Without rhythm, not without melody, the thing chocked all strength out of the peasants' throats and legs. When its hulking shape emerged from the shadows and the lackeys of the priest did not dare to take another step forward.
They had given her kind a mocking name, drake. Reality defied their words. A dragon, upright, no wings but terrible hands. Few were the spots where terrible brown-red scales shone against their hungry torches. Dented iron and ragged cloth from lands seen and unseen barely contained something that towered over every man. The head, so much like the great beasts of the scorched north, held two slit eyes. A yellow irradiance scorched the villager’s soul, terrible, alien, all-consuming. Paws each the size of a shovelhead pushed the human hosts aside. Its walk more beast than man, it placed a reptilian talon on the wizard, claimed him. The monk stepped back, triumph turned to terror. The monster laughed. A long, fleshy tongue trashed inside a leering maw wet with drool. Then it made words unlike them.
“Pathetic. By the dark Gods, Itzil decides to give this stranger life. You are too weak and scared to oppose her. Run off, little things.”
Only the thug in front moved to face it, as he bellowed. “Or what, sinspawn? You can't flee, you can't win! We are men! We crush monsters and all that is evil!” Eager for conflict, his muscles tensed as he lunged at her from the side, his club poised to smash her skull. His arm's arc had not reached its zenith - fast as an arrow, the drake’s hand sprang forth and seized his head. Four fingers contorted, a wet twig snapped – then brain, blood and bone exploded onto the flock of gathered humans as she crushed it like an overripe pear.

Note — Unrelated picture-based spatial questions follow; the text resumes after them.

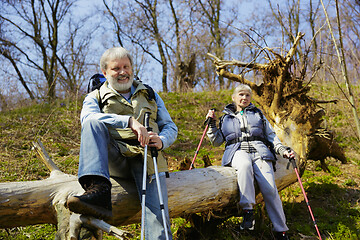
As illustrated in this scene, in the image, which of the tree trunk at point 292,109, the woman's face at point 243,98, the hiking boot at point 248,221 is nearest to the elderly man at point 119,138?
the hiking boot at point 248,221

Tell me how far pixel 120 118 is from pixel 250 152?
226 cm

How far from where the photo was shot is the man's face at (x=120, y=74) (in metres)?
3.10

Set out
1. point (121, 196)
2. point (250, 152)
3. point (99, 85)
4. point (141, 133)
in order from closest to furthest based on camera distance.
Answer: point (141, 133), point (121, 196), point (99, 85), point (250, 152)

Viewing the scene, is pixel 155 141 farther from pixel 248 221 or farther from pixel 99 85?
pixel 248 221

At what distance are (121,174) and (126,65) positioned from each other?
124 cm

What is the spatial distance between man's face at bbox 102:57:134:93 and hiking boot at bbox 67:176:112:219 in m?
1.12

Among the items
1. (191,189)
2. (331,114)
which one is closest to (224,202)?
(191,189)

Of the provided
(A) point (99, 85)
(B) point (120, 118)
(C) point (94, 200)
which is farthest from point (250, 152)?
(C) point (94, 200)

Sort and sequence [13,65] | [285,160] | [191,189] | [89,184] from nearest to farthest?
1. [89,184]
2. [191,189]
3. [285,160]
4. [13,65]

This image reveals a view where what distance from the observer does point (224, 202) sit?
12.7 feet

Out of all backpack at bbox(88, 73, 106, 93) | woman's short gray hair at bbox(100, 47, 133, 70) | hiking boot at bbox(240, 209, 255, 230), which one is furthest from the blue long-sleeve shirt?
hiking boot at bbox(240, 209, 255, 230)

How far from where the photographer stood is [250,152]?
4211 mm

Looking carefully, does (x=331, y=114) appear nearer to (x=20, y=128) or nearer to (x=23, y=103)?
(x=20, y=128)

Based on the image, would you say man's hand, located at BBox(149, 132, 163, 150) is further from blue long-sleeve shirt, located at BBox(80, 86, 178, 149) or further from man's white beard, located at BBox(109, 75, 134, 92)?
man's white beard, located at BBox(109, 75, 134, 92)
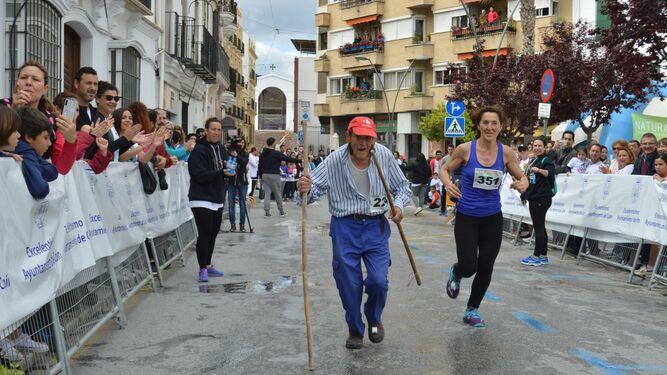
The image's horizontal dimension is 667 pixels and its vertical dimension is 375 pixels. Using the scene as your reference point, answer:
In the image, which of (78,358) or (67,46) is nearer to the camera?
(78,358)

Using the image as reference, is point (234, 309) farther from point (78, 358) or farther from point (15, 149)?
point (15, 149)

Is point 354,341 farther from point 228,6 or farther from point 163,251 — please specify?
point 228,6

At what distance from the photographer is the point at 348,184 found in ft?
19.9

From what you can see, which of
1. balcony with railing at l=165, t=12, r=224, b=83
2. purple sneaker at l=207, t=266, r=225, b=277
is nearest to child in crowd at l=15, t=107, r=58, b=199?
purple sneaker at l=207, t=266, r=225, b=277

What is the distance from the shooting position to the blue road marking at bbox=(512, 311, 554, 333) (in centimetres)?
671

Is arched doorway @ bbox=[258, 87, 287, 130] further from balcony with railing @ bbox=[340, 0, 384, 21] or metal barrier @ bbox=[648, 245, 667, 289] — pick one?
metal barrier @ bbox=[648, 245, 667, 289]

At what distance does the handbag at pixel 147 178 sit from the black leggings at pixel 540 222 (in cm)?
570

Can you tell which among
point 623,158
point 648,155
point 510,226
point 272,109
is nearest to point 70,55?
point 510,226

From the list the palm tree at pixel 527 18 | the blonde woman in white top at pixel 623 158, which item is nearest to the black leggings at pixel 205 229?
the blonde woman in white top at pixel 623 158

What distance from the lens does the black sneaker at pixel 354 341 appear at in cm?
590

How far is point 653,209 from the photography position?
959 cm

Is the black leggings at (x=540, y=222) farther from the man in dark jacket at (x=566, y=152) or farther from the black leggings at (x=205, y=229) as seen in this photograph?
the black leggings at (x=205, y=229)

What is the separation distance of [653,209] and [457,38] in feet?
126

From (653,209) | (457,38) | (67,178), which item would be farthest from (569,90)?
(457,38)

“Or, Itzil decides you die.”
The dragon opened her hand, and a mushy thing fell away, limp and spurting. She licked the gorey hand, then laughed, without depth or sincerity. The mob turned, soiled with the slimy innards and blood and horror. They would have run if it had not been for the monk. From the moment the other man had attacked the beast, he had hastened to the rear. He screamed and pointed now, more loud than uplifting. “It’s alone and we have the gods and humanity on our side! Charge!” The faithful turned around, ready to kill at the behest of their leader.
With a hideous cackle, the monster retched and from its maw exploded a hellish flame that surged across the open ground. The first melted to slag, but the wretches too removed squealed, flailed and spread themselves like running butter as the fire scorched the flesh from their bones. The monster's laughter rose to an insane howl as it cherished the sacrifice they made, priests, lambs and candles at once. Only their leader remained to stand, abandoned by the few wiser than their kin.Obstinate rage fought helpless, mortal panic and together, they rooted his limbs, left only place for bitter threats.
"You will not get away with this! My church will avenge me! You and the Necromancer will burn at the stake!"
Now, the scaled creature flung open her jaws and he espied its sharp, pearly-white teeth. The sides of her maw drew back, formed neither smile, taunt or threat. It was pure, predatory hunger. Too late, the man broke free of the stranglehold of fear. She reached him in a single leap. An animalistic hiss and a terrible weight pressed on him, pushed him to the ground. Amber animal eyes and long fangs sparked in a darkness now only lit by thunder as they snapped down. Like a surgeon's scissor, they cut his thin belly open and bathed her head in steaming hot blood, always so pleasant in cold nights like this. Warmed, she feasted on all the morsels; stomach, bones, lungs, kidney, heart, fat, in no particular order. Rolled each of them in her maw, took sweet time to savor the aroma of fear, blood, urine, stomach and fat. A familiar dark, heady rush filled her grotesque body. Only when she was almost full, her claws broke open the skull and took the real delicacy.
Sometimes later, she had been asked if any of this had been particularly necessary. Of course it was not. She said. It did not even serve any sort of higher purpose or statement. She was a hungry animal and made no apologies for it back then.